**Page text**
* * *

Tuesday, February 11, 2014

Enjoy the Sweetness


Hello my dears, it is so nice to be able to wake up, sit down, drink coffee and write a little. It's probably one of my favorite things to do...

I hope all of you have been enjoying February so far. My bones are aching for a little warmth and although, I love snow, I am ready for the weather to start welcoming some sunshine.

Life here has been good, less busy and overall I have been taking a little more time for myself. Okay, it actually feels like a lot of time for myself. It has been so nice, and I have soaked in every minute of it. Not this past weekend, but the weekend before, I went to Dallas for another workshop with Seane Corn. I wrote about the first one I went to with her over a year ago, and revisited the same studio again for a chakra workshop. It was really wonderful. A fun weekend overall, and even though the asana with her was all familiar, the practice took me to a completely different place than I had ever been before. We had a late evening practice Friday, two hour practice on Saturday and on Sunday morning, I woke up feeling something in my heart... an ache, a rawness, I am not really sure, but then I started crying. I couldn't stop. Once I got to the studio that morning, she was asking all of us how we were feeling, a lot of people were experiencing the same thing, but in different places. It is amazing how the practice continues to work, case in point, waking up the next morning with flood gate doors open!
Every time we come to our mats we are moving energy, we are waking it up and releasing it. I realized very quickly what I was releasing. Both another girl and I had the practice take us back, probably to the time when we experienced our first heartbreak and I am not talking about romantic heartbreak, I am talking about the first time, we probably in some way shut ourselves down. In the moment I knew that I needed to do this work, that it was what the whole weekend was for, and to in some way remember love and what love feels like, again not in a romantic way, but in a way that almost like my last post that I wrote, it's a love that is completely freeing, healing, and in a way returns you back to yourself before the heartbreak.

* * *

(Entries drawn from a collection)
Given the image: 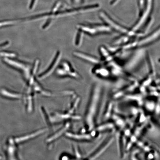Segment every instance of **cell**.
Masks as SVG:
<instances>
[{"instance_id":"obj_4","label":"cell","mask_w":160,"mask_h":160,"mask_svg":"<svg viewBox=\"0 0 160 160\" xmlns=\"http://www.w3.org/2000/svg\"><path fill=\"white\" fill-rule=\"evenodd\" d=\"M74 54L79 58L82 59L92 64H95L96 65H99L101 62V61L97 57L87 54L81 52H74Z\"/></svg>"},{"instance_id":"obj_6","label":"cell","mask_w":160,"mask_h":160,"mask_svg":"<svg viewBox=\"0 0 160 160\" xmlns=\"http://www.w3.org/2000/svg\"><path fill=\"white\" fill-rule=\"evenodd\" d=\"M46 129H44L40 130L38 131H36L32 133H30L29 134H27L26 135L21 136V137H17L15 139V142L17 143H19L21 142H23L27 141L30 140V139L34 138L41 134V133H44L46 131Z\"/></svg>"},{"instance_id":"obj_7","label":"cell","mask_w":160,"mask_h":160,"mask_svg":"<svg viewBox=\"0 0 160 160\" xmlns=\"http://www.w3.org/2000/svg\"><path fill=\"white\" fill-rule=\"evenodd\" d=\"M0 93L3 96L11 99H20L22 96L21 94L11 92L3 89L1 90Z\"/></svg>"},{"instance_id":"obj_3","label":"cell","mask_w":160,"mask_h":160,"mask_svg":"<svg viewBox=\"0 0 160 160\" xmlns=\"http://www.w3.org/2000/svg\"><path fill=\"white\" fill-rule=\"evenodd\" d=\"M159 27L151 33L137 41V47L146 46L157 40L159 37Z\"/></svg>"},{"instance_id":"obj_5","label":"cell","mask_w":160,"mask_h":160,"mask_svg":"<svg viewBox=\"0 0 160 160\" xmlns=\"http://www.w3.org/2000/svg\"><path fill=\"white\" fill-rule=\"evenodd\" d=\"M60 57H61V53H60V52H57L55 57L54 59L53 60L51 65L48 68V69H47L45 72L40 75L39 76V78L41 79H43L46 78L51 73L53 72L55 67L58 63V62L60 59Z\"/></svg>"},{"instance_id":"obj_11","label":"cell","mask_w":160,"mask_h":160,"mask_svg":"<svg viewBox=\"0 0 160 160\" xmlns=\"http://www.w3.org/2000/svg\"><path fill=\"white\" fill-rule=\"evenodd\" d=\"M82 31L78 29V32L77 34L76 37L75 44L76 45L79 46L81 44L82 39Z\"/></svg>"},{"instance_id":"obj_9","label":"cell","mask_w":160,"mask_h":160,"mask_svg":"<svg viewBox=\"0 0 160 160\" xmlns=\"http://www.w3.org/2000/svg\"><path fill=\"white\" fill-rule=\"evenodd\" d=\"M94 71L96 75L103 78H106L110 75V72L107 68L98 67L95 68Z\"/></svg>"},{"instance_id":"obj_8","label":"cell","mask_w":160,"mask_h":160,"mask_svg":"<svg viewBox=\"0 0 160 160\" xmlns=\"http://www.w3.org/2000/svg\"><path fill=\"white\" fill-rule=\"evenodd\" d=\"M9 142L10 145H8L7 148V155L9 157L11 158L12 157H15L16 151V148L15 146L14 145V140L12 138L9 139Z\"/></svg>"},{"instance_id":"obj_12","label":"cell","mask_w":160,"mask_h":160,"mask_svg":"<svg viewBox=\"0 0 160 160\" xmlns=\"http://www.w3.org/2000/svg\"><path fill=\"white\" fill-rule=\"evenodd\" d=\"M120 0H112L111 2V4L112 5H116Z\"/></svg>"},{"instance_id":"obj_2","label":"cell","mask_w":160,"mask_h":160,"mask_svg":"<svg viewBox=\"0 0 160 160\" xmlns=\"http://www.w3.org/2000/svg\"><path fill=\"white\" fill-rule=\"evenodd\" d=\"M99 16L106 25L112 30H115L116 32L124 35H128L129 30L114 21L105 12H100Z\"/></svg>"},{"instance_id":"obj_10","label":"cell","mask_w":160,"mask_h":160,"mask_svg":"<svg viewBox=\"0 0 160 160\" xmlns=\"http://www.w3.org/2000/svg\"><path fill=\"white\" fill-rule=\"evenodd\" d=\"M69 123H68H68L67 124H66V125L64 128L61 129V131L57 132V133H56V134H54V135H53L50 137L47 140V142H52L54 141L56 138H58V137H59V136L61 135H62L63 133L64 132H65L66 129L69 127Z\"/></svg>"},{"instance_id":"obj_13","label":"cell","mask_w":160,"mask_h":160,"mask_svg":"<svg viewBox=\"0 0 160 160\" xmlns=\"http://www.w3.org/2000/svg\"><path fill=\"white\" fill-rule=\"evenodd\" d=\"M1 158H2V157H1V156H0V159H1Z\"/></svg>"},{"instance_id":"obj_1","label":"cell","mask_w":160,"mask_h":160,"mask_svg":"<svg viewBox=\"0 0 160 160\" xmlns=\"http://www.w3.org/2000/svg\"><path fill=\"white\" fill-rule=\"evenodd\" d=\"M92 92L85 118V124L89 131L94 128L96 115L102 98V88L100 85L96 83Z\"/></svg>"}]
</instances>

* * *

**Objective 1**
Could you output the passage of the yoga workshop post starting with "Tuesday, February 11, 2014" and going on through "things to do...", word for word?
**Objective 2**
Can you go on with the yoga workshop post from the point where it stops?
The records have no connection to the yoga workshop post.

**Exercise output 1**
Tuesday, February 11, 2014

Enjoy the Sweetness


Hello my dears, it is so nice to be able to wake up, sit down, drink coffee and write a little. It's probably one of my favorite things to do...

**Exercise output 2**
On the way home, I was asked if I make goals or resolutions for the new year and the answer to that question is, I don't. Then, I was asked what I want to do in 2014 or what I want to accomplish... and I immediately thought to myself, that I want to take more time to enjoy... I have done a lot of work, shed many tears, lots of layers, and now, now is the time to enjoy having myself, my whole self, my life and a heart that is free.

If I could tell people anything, it's that we don't get to our joy by bypassing the pain, the grief, etc., joy only comes when we have the courage to face ourselves, to let go, surrender and forgive. The lightness in the heart comes when we are brave enough to work with the shadows, and once we go there, we can go anywhere, because the shadow doesn't chase us, and we really do discover the endless light. :)

En {joy} the sweetness.


Monday, January 27, 2014

Choose love. Be free.


Hello all! I hope this blog post finds you well in 2014. Wishing you guys a very wonderful year. So far, it has been a pretty busy one for me with the yoga studios. However, I feel so blessed to share a practice that has touched my life in so many ways.

I got to thinking today about choices and freedom. A lot of you who read this blog know that I have definitely been through things. I have had my fair share of really intense learning experiences, all of which have taught me more about myself, than I probably ever would have known without them. In a way, and I have mentioned this before, but I think the universe is always trying to heal us. Heal our wounds, our past, things that we have held onto, insecurities, etc. Time and time again, it will bring us situations for the learning/healing to happen, and I think it is up to us to get the lesson. While I was thinking about these things, I realized something for the first time, I am free. Things that I have carried around with me, I have slowly shed layers... on my mat, backpacking and through teaching yoga... I only really realize now, that with all the "work," I am free. Free!

For a long time, I have always been terrified of having my freedom being taken away from me. I have never cared that much for relationships or anything like that because I have always in some way been scared that I will lose a part of myself, my freedom, something... I've always had fear that something will be taken away from me. Only now do I realize that my freedom, no matter what, can't be taken away from me. It is like you try to keep going, through the things that have been painful. You work through the tension, the tightness, the fear, the past, you try to stay awake, and then, the best way I know how to describe it is, it's like you get to the other side. A surrender happens, a letting go, there's a release, a relinquish of control. It is only now that I realize, I made it. Made it to the other side... My heart is free.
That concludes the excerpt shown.